Rows of spatial question data:

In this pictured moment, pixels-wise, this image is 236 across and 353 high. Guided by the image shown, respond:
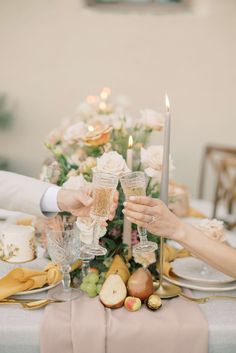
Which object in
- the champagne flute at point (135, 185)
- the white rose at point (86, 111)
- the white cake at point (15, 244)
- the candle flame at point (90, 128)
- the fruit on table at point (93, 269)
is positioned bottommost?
the fruit on table at point (93, 269)

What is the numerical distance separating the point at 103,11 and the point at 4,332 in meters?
3.75

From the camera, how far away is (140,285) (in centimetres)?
129

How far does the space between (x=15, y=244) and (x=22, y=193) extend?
151 millimetres

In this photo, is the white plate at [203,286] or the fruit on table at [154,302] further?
the white plate at [203,286]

(EXERCISE TASK) Reproduce all of the material above word for word, leaving out the pictures.

(REPLY TO THE TASK)
In this pictured moment, pixels-wise, this image is 236 across and 353 high. Guided by the image shown, respond:
Which object in
- the champagne flute at point (135, 185)
- the white rose at point (86, 111)
- the white cake at point (15, 244)
- the candle flame at point (90, 128)
- the fruit on table at point (93, 269)
is positioned bottommost?
the fruit on table at point (93, 269)

What is the numerical distance separating the point at 103,11 and the point at 4,332 in meters?
3.75

From the camera, how far away is (140,285) (in centimetres)?
129

How far does the space between (x=15, y=244) and (x=22, y=193) extend?
151 millimetres

In this photo, is the white plate at [203,286] or the fruit on table at [154,302] further?
the white plate at [203,286]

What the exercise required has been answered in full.